> [文本片段]
------------------------
版权声明:@今年依旧12岁 https://blog.csdn.net/qq_34087199/article/details/88578172
因式分解算法
int element = Num; //用于因式分解的数
int flag = element;
Dictionary<int, int> factor = new Dictionary<int, int>(); //Value>Key
for (int i = 1; i < flag ; i++)
{
if (element % i == 0) //能整除
{
factor[i] = element / i;
}
flag = element / i;
}
X+一个数为平方根,X+另一个数还为平方根的C#算法:
using System;
using System.Collections.Generic;
using System.Linq;
using System.Text;
using System.Threading.Tasks;
namespace YinShiFenJie
{
class Program
{
static void Main(string[] args)
{
Console.WriteLine("请输入了两个数:");
string num = Console.ReadLine();
string[] N = num.Split(',');
int num1 = Convert.ToInt32(N[0]);
int num2 = Convert.ToInt32(N[1]);
int element = Math.Abs(num1-num2); //两数的差的平方
int a=0, b=0;
int flag = element;
Dictionary<int, int> factor = new Dictionary<int, int>(); //Value>Key
for (int i = 1; i < flag ; i++)
------------------------
> [问题]
请从上面那篇讲因式分解算法的文本的最后一行之后接着写下去。

> [收集的数据]
------------------------
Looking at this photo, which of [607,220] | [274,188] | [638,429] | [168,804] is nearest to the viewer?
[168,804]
------------------------
> [最终结果]
{
if (element % i == 0) //能整除
{
factor[i] = element / i;
}
flag = element / i;
}
Console.WriteLine(element + "的因数有:");
foreach (KeyValuePair<int, int> item in factor)
{
Console.WriteLine(item.Key+","+item.Value);
if ((item.Key + item.Value) % 2 == 0)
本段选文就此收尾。